*** DOCUMENT SEGMENT
Cast
- Doctor Tom Baker – Fourth Doctor;
- Companion Louise Jameson – Leela;
- Others David Garfield – Neeva; Victor Lucas – Andor; Brendan Price – Tomas; Leslie Schofield – Calib; Colin Thomas – Sole; Lloyd McGuire – Lugo; Leon Eagles – Jabel; Mike Elles – Gentek; Peter Baldock – Acolyte; Tom Kelly, Brett Forrest – Guards; Rob Edwards, Pamela Salem, Anthony Frieze, Roy Herrick – Xoanon; Harry Fielder – Assassin (uncredited);

Production
- Directed by: Pennant Roberts
- Written by: Chris Boucher
- Script editor: Robert Holmes
- Produced by: Philip Hinchcliffe
- Executive producer: None
- Music by: Dudley Simpson
- Production code: 4Q
- Series: Season 14
- Running time: 4 episodes, 25 minutes each
- First broadcast: 1 January 1977
- Last broadcast: 22 January 1977

Chronology
| ← Preceded by The Deadly Assassin | Followed by → The Robots of Death |

= The Face of Evil =

The Face of Evil is the fourth serial of the 14th season of the British science fiction television series Doctor Who, which was first broadcast in four weekly parts on BBC1 from 1 to 22 January 1977. This serial marked the debut of Louise Jameson as companion Leela. It was also the first of three stories written for the series by Chris Boucher and the first of five directed by Pennant Roberts.

In the serial, the powerful split-personality computer Xoanon (played by Tom Baker, Rob Edwards, Pamela Salem, Anthony Frieze, and Roy Herrick) attempts to create two super races from the descendants of a human expedition with eugenics—the savage Sevateem, and the psychic Tesh. The Fourth Doctor (Baker) seeks to repair this personality fault.

The serial is generally well received by reviewers, although Doctor Who fans consider it to be overshadowed by other stories in Season 14. It achieved high ratings, with three episodes attracting over 11 million viewers on first screening.
******
*** ENTRIES PROVIDED
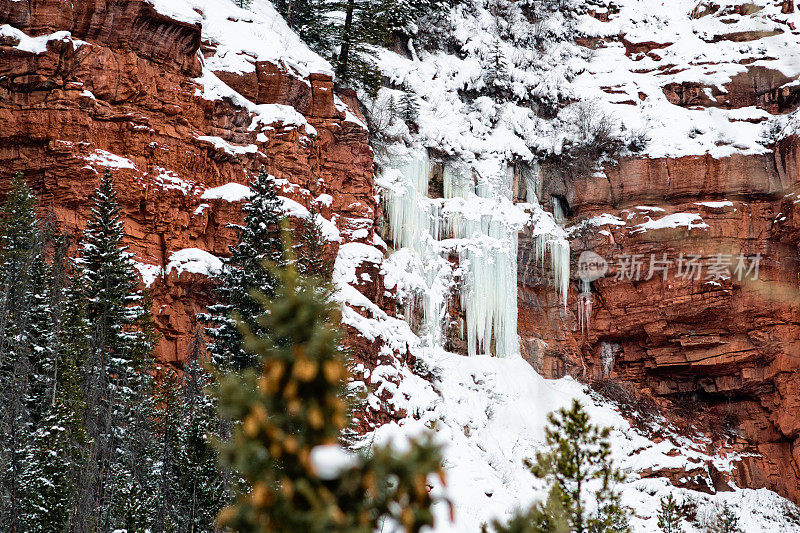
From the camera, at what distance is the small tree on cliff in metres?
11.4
******
*** ENTRIES PROVIDED
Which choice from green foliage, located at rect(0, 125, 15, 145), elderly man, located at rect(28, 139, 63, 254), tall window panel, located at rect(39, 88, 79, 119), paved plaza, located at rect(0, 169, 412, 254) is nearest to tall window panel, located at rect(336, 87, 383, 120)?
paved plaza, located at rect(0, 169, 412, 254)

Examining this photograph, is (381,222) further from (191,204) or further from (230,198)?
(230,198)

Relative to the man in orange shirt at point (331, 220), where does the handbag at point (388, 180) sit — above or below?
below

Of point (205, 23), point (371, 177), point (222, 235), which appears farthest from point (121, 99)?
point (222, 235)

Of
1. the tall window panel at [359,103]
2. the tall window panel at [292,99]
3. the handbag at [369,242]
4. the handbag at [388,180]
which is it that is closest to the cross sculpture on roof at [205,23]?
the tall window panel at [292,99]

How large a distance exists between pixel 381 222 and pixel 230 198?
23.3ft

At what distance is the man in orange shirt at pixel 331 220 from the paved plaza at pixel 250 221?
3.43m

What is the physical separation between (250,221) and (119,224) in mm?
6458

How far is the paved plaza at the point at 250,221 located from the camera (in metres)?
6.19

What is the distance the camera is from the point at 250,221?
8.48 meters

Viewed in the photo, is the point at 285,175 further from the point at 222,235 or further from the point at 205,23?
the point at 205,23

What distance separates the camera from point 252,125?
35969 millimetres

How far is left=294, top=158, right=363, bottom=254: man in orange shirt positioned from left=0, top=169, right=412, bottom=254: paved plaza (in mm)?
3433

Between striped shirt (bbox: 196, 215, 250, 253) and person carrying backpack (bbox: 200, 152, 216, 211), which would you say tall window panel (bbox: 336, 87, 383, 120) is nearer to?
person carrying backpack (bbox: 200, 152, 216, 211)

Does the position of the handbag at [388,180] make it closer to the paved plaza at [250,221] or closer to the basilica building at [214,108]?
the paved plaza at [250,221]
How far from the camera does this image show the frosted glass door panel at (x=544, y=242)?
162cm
******
**WHAT YOU ARE ASKED TO DO**
Restate the passage on The Face of Evil from "In the serial, the" up to and including "on first screening.", substituting "critics" for "reviewers".

**RESPONSE FOR THIS EXERCISE**
In the serial, the powerful split-personality computer Xoanon (played by Tom Baker, Rob Edwards, Pamela Salem, Anthony Frieze, and Roy Herrick) attempts to create two super races from the descendants of a human expedition with eugenics—the savage Sevateem, and the psychic Tesh. The Fourth Doctor (Baker) seeks to repair this personality fault.

The serial is generally well received by critics, although Doctor Who fans consider it to be overshadowed by other stories in Season 14. It achieved high ratings, with three episodes attracting over 11 million viewers on first screening.